- WHAT IS REQUIRED -
Gather every line of the listing that contains the word "viewpoint" and copy those lines out.

- EXCERPTED RECORDS -
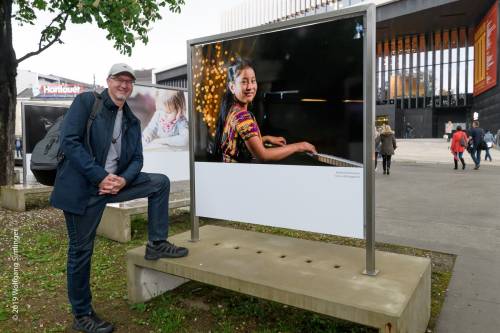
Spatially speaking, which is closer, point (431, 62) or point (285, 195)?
point (285, 195)

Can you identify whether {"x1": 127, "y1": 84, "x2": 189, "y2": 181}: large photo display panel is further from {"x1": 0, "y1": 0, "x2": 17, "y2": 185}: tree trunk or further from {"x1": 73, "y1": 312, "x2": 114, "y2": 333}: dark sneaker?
{"x1": 0, "y1": 0, "x2": 17, "y2": 185}: tree trunk

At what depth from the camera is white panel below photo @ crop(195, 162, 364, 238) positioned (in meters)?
2.89

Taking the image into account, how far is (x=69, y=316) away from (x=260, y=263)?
1562 mm

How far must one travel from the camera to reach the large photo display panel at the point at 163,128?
6.57 meters

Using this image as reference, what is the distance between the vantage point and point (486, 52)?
3503 cm

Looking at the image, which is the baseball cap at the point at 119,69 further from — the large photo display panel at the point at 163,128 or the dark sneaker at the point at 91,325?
the large photo display panel at the point at 163,128

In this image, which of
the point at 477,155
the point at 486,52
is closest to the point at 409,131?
the point at 486,52

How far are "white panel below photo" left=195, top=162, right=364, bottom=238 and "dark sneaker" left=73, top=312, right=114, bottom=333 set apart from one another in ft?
3.88

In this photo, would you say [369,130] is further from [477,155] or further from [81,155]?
[477,155]

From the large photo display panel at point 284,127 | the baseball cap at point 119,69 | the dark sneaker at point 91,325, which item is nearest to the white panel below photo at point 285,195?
the large photo display panel at point 284,127

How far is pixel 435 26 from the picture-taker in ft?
134

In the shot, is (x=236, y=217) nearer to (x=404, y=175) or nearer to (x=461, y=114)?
(x=404, y=175)

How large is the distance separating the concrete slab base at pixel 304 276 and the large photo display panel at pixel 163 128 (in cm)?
299

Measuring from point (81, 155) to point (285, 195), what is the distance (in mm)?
1462
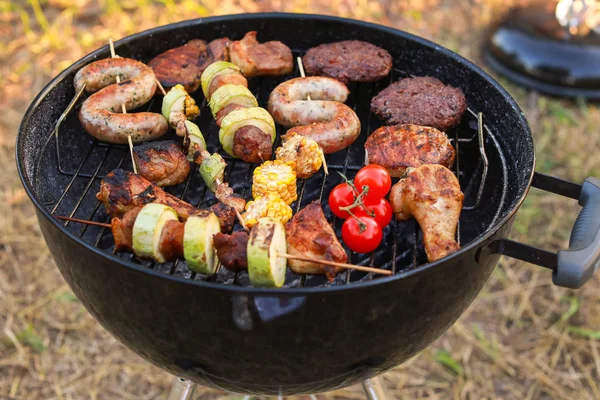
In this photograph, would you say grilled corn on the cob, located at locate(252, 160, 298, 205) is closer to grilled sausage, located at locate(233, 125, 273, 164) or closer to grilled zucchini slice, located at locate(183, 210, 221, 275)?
grilled sausage, located at locate(233, 125, 273, 164)

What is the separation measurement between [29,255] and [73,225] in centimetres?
194

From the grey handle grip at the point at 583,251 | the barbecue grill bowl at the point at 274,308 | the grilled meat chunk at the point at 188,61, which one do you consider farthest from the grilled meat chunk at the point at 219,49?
the grey handle grip at the point at 583,251

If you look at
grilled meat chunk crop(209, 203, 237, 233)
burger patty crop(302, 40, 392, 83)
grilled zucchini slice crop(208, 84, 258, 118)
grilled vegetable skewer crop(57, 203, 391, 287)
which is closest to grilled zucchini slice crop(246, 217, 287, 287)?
grilled vegetable skewer crop(57, 203, 391, 287)

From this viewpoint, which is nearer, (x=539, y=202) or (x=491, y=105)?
(x=491, y=105)

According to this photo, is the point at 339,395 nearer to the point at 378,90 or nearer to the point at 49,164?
the point at 378,90

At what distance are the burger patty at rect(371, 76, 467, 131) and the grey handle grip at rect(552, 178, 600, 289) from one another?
712 millimetres

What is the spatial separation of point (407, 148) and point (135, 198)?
3.41 ft

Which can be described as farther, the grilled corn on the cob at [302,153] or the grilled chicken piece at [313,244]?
the grilled corn on the cob at [302,153]

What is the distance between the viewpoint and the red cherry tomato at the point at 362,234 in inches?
83.9

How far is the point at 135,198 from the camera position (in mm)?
2168

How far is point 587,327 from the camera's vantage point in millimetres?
3852

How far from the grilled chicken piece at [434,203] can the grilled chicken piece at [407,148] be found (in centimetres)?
14

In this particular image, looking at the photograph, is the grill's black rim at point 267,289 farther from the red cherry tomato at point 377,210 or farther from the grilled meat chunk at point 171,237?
the red cherry tomato at point 377,210

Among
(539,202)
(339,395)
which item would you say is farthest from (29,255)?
(539,202)
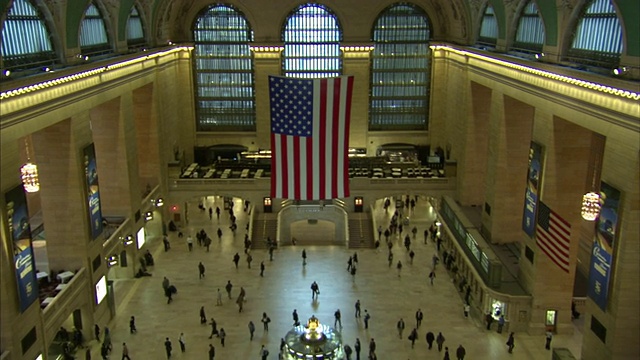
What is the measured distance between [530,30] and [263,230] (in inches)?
720

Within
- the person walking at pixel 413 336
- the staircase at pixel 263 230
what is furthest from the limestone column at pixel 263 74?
the person walking at pixel 413 336

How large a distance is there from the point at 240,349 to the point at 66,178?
9.14 metres

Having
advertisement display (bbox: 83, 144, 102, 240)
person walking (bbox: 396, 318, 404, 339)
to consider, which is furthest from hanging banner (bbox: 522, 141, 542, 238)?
advertisement display (bbox: 83, 144, 102, 240)

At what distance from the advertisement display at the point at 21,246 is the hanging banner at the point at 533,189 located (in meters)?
17.8

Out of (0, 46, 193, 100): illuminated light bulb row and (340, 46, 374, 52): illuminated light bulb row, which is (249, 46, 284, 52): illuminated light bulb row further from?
(0, 46, 193, 100): illuminated light bulb row

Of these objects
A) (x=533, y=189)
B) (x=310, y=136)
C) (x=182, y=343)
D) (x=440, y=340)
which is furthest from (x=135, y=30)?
(x=440, y=340)

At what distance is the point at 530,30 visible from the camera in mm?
26266

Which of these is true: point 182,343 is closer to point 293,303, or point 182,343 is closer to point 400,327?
point 293,303

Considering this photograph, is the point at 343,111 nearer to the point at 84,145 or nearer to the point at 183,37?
the point at 84,145

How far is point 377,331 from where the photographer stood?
25.2m

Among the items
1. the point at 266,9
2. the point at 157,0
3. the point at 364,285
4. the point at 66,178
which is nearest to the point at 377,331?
the point at 364,285

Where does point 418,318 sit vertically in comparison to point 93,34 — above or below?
below

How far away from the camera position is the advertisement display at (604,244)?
17.8 m

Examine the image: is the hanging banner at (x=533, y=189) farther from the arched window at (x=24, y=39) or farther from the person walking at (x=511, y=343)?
the arched window at (x=24, y=39)
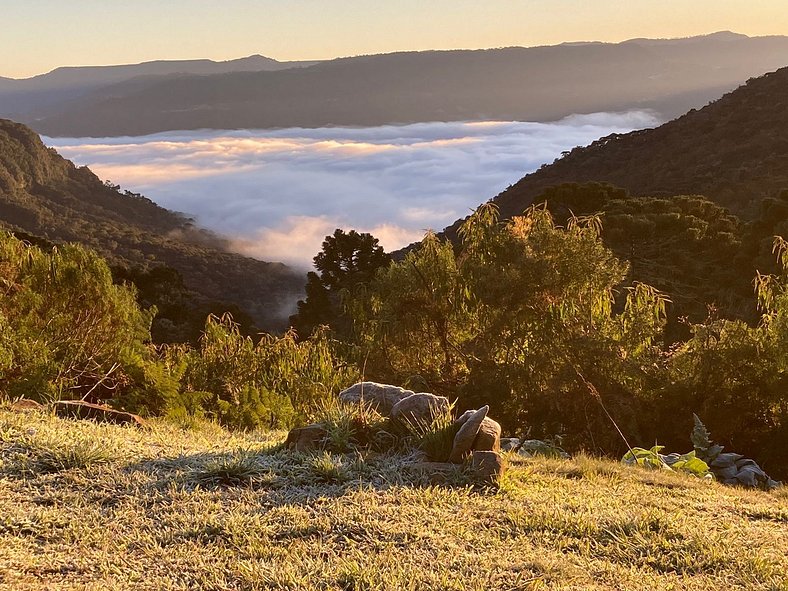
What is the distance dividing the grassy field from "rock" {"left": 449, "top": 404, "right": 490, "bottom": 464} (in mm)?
388

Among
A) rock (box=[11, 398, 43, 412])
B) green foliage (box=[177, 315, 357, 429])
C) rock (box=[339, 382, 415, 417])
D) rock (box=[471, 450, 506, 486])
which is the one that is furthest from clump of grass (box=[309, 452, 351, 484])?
green foliage (box=[177, 315, 357, 429])

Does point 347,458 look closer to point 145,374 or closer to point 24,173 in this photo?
point 145,374

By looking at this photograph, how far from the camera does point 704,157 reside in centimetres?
6216

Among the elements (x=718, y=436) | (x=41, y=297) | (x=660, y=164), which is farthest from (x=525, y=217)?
(x=660, y=164)

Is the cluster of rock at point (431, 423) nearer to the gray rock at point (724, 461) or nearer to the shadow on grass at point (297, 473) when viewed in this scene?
the shadow on grass at point (297, 473)

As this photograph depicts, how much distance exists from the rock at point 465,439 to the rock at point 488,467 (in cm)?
11

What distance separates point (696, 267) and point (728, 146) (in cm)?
4182

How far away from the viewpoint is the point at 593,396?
14.3 meters

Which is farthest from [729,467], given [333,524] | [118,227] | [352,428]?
[118,227]

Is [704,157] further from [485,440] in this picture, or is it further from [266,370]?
[485,440]

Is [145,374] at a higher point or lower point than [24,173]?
lower

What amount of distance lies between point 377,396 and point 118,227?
97388 millimetres

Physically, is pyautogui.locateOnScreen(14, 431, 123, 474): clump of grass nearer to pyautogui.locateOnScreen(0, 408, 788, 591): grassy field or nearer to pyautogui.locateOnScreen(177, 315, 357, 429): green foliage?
pyautogui.locateOnScreen(0, 408, 788, 591): grassy field

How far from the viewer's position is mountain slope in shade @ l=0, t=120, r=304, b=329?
8188 centimetres
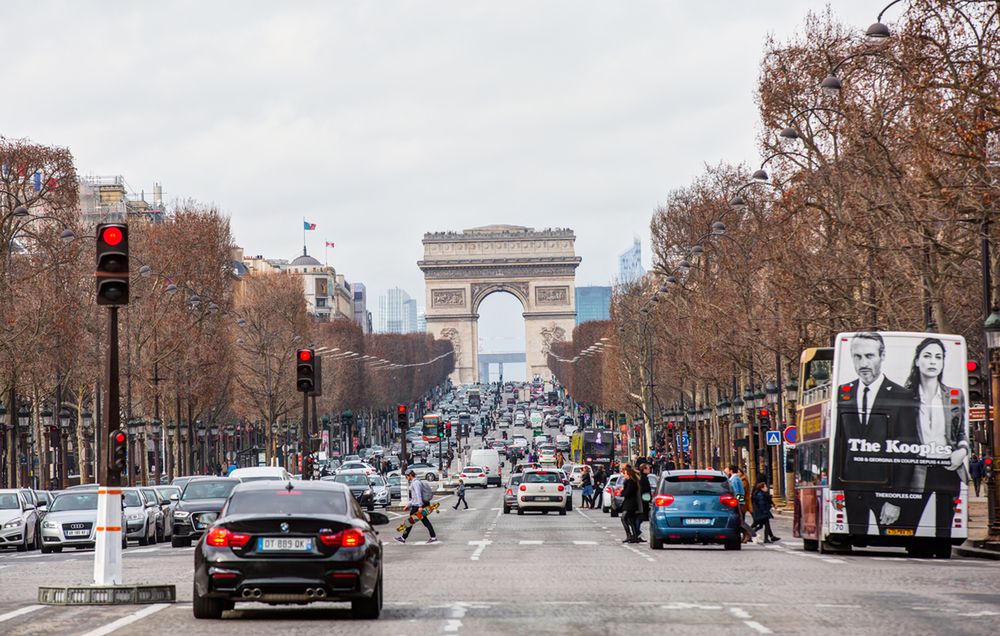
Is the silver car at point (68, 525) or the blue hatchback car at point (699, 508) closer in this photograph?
the blue hatchback car at point (699, 508)

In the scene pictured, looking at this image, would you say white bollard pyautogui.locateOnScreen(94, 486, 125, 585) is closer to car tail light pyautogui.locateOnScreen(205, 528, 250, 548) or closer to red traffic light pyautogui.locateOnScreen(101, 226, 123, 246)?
red traffic light pyautogui.locateOnScreen(101, 226, 123, 246)

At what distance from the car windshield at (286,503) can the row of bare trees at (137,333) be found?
123 ft

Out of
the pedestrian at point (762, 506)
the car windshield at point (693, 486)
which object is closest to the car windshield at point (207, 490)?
the pedestrian at point (762, 506)

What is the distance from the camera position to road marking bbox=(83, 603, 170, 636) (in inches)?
596

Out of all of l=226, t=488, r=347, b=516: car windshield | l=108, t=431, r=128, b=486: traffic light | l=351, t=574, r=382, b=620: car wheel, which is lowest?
l=351, t=574, r=382, b=620: car wheel

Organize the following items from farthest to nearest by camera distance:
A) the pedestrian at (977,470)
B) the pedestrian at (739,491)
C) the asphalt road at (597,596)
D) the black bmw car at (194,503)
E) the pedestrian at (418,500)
→ the pedestrian at (977,470) → the black bmw car at (194,503) → the pedestrian at (418,500) → the pedestrian at (739,491) → the asphalt road at (597,596)

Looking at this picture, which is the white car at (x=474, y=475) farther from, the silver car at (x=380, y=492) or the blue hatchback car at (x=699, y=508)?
the blue hatchback car at (x=699, y=508)

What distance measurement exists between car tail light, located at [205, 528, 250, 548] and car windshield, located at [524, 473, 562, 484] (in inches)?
1770

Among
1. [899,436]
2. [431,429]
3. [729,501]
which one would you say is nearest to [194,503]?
[729,501]

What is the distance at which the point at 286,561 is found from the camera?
16094 mm

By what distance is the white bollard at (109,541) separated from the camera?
1916 centimetres

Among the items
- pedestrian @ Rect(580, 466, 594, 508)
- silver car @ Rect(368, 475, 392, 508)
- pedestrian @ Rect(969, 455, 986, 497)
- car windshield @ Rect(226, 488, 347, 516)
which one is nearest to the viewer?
car windshield @ Rect(226, 488, 347, 516)

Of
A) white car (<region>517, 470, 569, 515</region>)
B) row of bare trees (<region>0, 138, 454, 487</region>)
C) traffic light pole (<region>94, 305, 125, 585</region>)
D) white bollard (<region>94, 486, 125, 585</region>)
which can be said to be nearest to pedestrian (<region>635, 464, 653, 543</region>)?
traffic light pole (<region>94, 305, 125, 585</region>)

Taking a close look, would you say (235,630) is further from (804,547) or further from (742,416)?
(742,416)
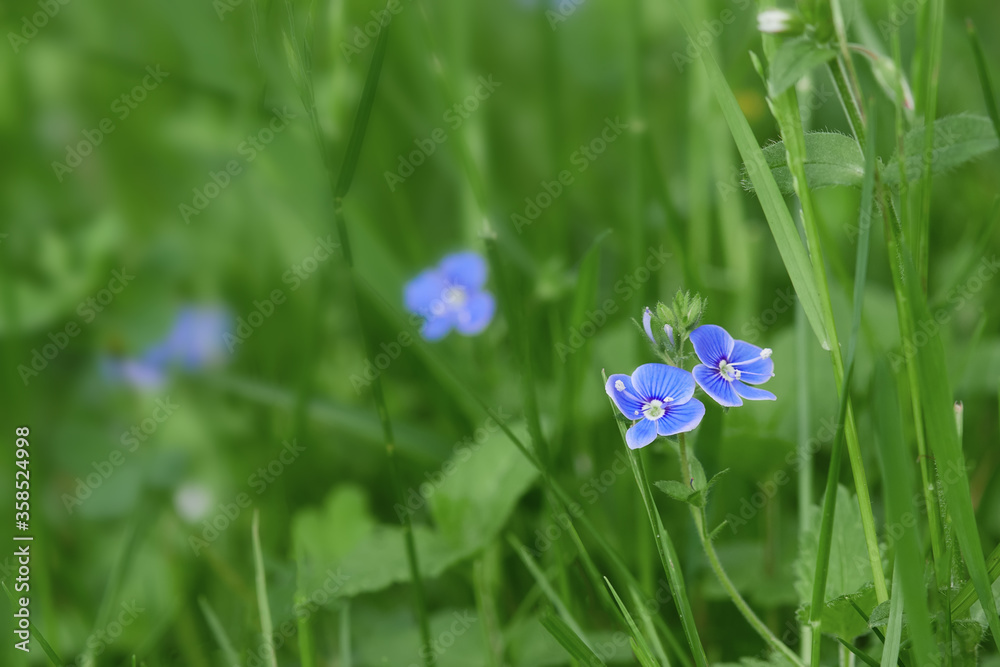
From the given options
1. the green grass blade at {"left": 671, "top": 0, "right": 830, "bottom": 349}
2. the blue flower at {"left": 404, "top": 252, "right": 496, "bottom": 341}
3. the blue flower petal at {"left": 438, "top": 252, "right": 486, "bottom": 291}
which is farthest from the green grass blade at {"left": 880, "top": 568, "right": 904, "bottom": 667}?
the blue flower petal at {"left": 438, "top": 252, "right": 486, "bottom": 291}

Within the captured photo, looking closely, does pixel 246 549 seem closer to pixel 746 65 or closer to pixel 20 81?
pixel 20 81

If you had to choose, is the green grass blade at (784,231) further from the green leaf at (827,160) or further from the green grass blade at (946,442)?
the green grass blade at (946,442)

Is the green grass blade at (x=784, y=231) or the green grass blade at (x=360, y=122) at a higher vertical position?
the green grass blade at (x=360, y=122)

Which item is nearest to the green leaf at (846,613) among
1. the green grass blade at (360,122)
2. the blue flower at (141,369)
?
the green grass blade at (360,122)

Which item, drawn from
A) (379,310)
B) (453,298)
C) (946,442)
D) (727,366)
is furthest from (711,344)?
(379,310)

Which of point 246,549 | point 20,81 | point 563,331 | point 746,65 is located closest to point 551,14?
point 746,65

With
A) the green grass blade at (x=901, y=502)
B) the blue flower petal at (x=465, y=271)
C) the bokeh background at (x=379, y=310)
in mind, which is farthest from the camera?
the blue flower petal at (x=465, y=271)

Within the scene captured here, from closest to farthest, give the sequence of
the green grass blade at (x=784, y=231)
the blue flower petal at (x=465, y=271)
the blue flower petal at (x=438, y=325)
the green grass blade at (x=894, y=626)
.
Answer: the green grass blade at (x=894, y=626) < the green grass blade at (x=784, y=231) < the blue flower petal at (x=438, y=325) < the blue flower petal at (x=465, y=271)
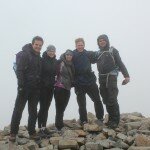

- EXERCISE RESPONSE -
From this viewpoint, which is nearer, (x=539, y=202) or (x=491, y=105)?
What is the distance between the viewpoint and the red cherry tomato at the point at 362,234 in inches?
How far away from the viewpoint is the point at 593,396?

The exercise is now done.